Really, how do you people look yourselves in the mirror?

Here's John Pilger on Bradley Manning, and the disgusting complacency and cowardice of the U.S. press, and of cocktail-party liberals who should be standing up for Manning and would be if only their Beloved Leader weren't in the White House. Some excerpts:
"It is a funeral here at Fort Meade,” Alexa O’Brien told me. "The US government wants to bury Manning alive."
. . . The criminal nature of the American military is beyond dispute. The decades of lawless bombing, the use of poisonous weapons on civilian populations, the renditions and the torture at Abu Graib, Guantanamo, and elsewhere, are all documented. As a young war reporter in Indochina, it dawned on me that America exported its homicidal neuroses and called it war, even a noble cause. Like the Apache attack, the infamous 1968 massacre at My Lai was not untypical. In the same province, Quang Ngai, I gathered evidence of widespread slaughter: thousands of men, women, and children, murdered arbitrarily and anonymously in “free fire zones”.

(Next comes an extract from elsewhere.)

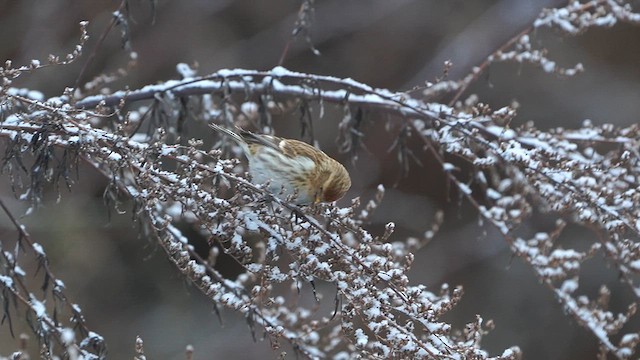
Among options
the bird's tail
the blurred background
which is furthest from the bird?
the blurred background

In Iraq, I filmed a shepherd whose brother and his entire family had been cut down by an American plane, in the open. This was  sport. In Afghanistan, I filmed a woman whose dirt-walled home, and family, had been obliterated by a 500lb bomb. There was no “enemy”. My film cans burst with such evidence.
In 2010, Private Manning did his duty to the rest of humanity and supplied proof from within the murder machine. This is his triumph; and his show trial merely expresses corrupt power’s abiding fear of people learning the truth . . .

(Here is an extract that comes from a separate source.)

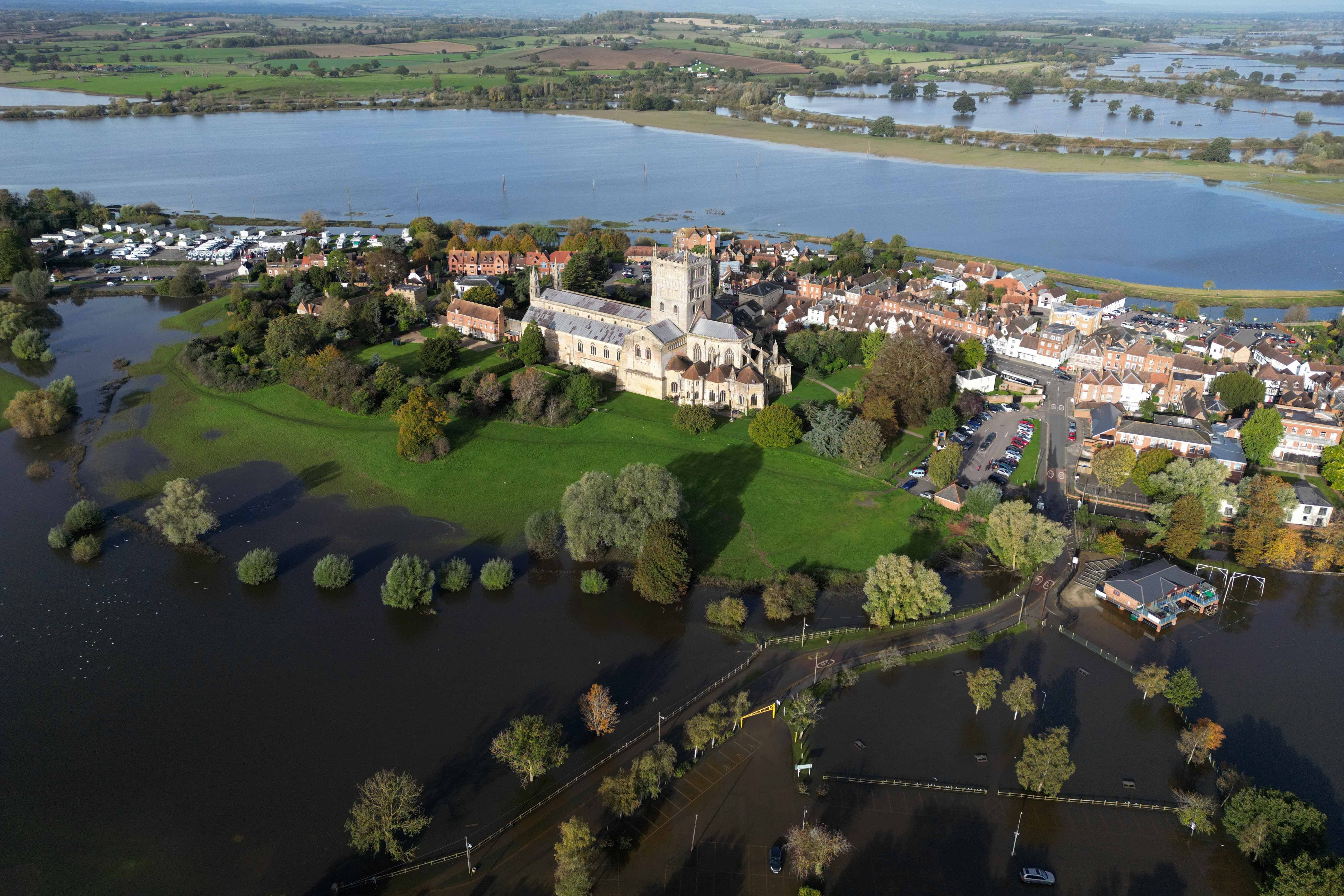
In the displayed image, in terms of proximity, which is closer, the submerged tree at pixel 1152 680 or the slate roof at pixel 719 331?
the submerged tree at pixel 1152 680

The hyped film, We Steal Secrets: the Story of WikiLeaks, mutates a heroic young soldier into an “alienated …lonely …very needy” psychiatric case with an “identity crisis” because “he was in the wrong body and wanted to become a woman”. So spoke Alex Gibney, the director, whose prurient psycho-babble found willing ears across a media too compliant or lazy or stupid to challenge the hype and comprehend that the shadows falling across whistleblowers may reach even them. From its dishonest title, Gibney’s film performed a dutiful hatchet job on Manning, Julian Assange, and WikiLeaks. The message was familiar — serious dissenters are freaks. Alexa O’Brien’s meticulous record of Manning’s moral and political courage demolishes this smear.

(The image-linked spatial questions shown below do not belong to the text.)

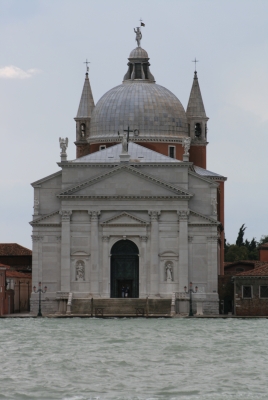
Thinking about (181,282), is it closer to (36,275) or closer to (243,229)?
(36,275)

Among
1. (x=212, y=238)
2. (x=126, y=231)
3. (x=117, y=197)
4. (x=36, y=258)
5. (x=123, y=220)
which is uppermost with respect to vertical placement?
(x=117, y=197)

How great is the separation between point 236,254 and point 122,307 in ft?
131

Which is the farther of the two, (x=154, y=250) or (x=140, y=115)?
(x=140, y=115)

In the Gibney film, US politicians and the chairman of the joint chiefs of staff are lined up to repeat, unchallenged, that, in publishing Manning’s leaks, WikiLeaks and Assange placed the lives informants at risk and had “blood on his hands”. On 1 August, the Guardian reported: “No record of deaths caused by WikiLeaks revelations, court told.” The Pentagon general who led a 10-month investigation into the worldwide impact of the leaks reported that not a single death could be attributed to the disclosures.
Yet, in the film, the journalist Nick Davies describes a heartless Assange who had no “harm minimisation plan”. I asked the film-maker Mark Davis about this. A respected broadcaster for SBS Australia, Davis was an eyewitness, accompanying Assange during much of the preparation of the leaked files for publication in the Guardian and the New York Times. His footage appears in the Gibney film. He told me, “Assange was the only one who worked day and night extracting 10,000 names of people who could be targeted by the revelations in the logs.” 
Yet people continue to repeat the bogus assertion that Bradley Manning and Julian Assange "harmed" people. 

Maybe you ought to consider how dropping bombs on villages and calling in drone strikes is harming people. Maybe you ought to reflect on how the kidnapping euphemistically called "rendition" is harming people. Maybe you ought to acknowledge that U.S. support for and participation in torture is harming people. Maybe you ought to think about how the erosion of civil liberties is harming people. Maybe you ought to admit that your fearless leader is going to cut Social Security; this, after he's already been rewarding corporate cronies and shredding the social safety net. Maybe you ought to recognize that your man in the White House -- along with most of the worthless wankers in Congress -- is harming people. 

Maybe you ought to wake up and quit trying to defend the indefensible. And maybe, just maybe, you might even consider that -- gasp -- there's more to political awareness than a false dichotomy between Democrats and Republicans.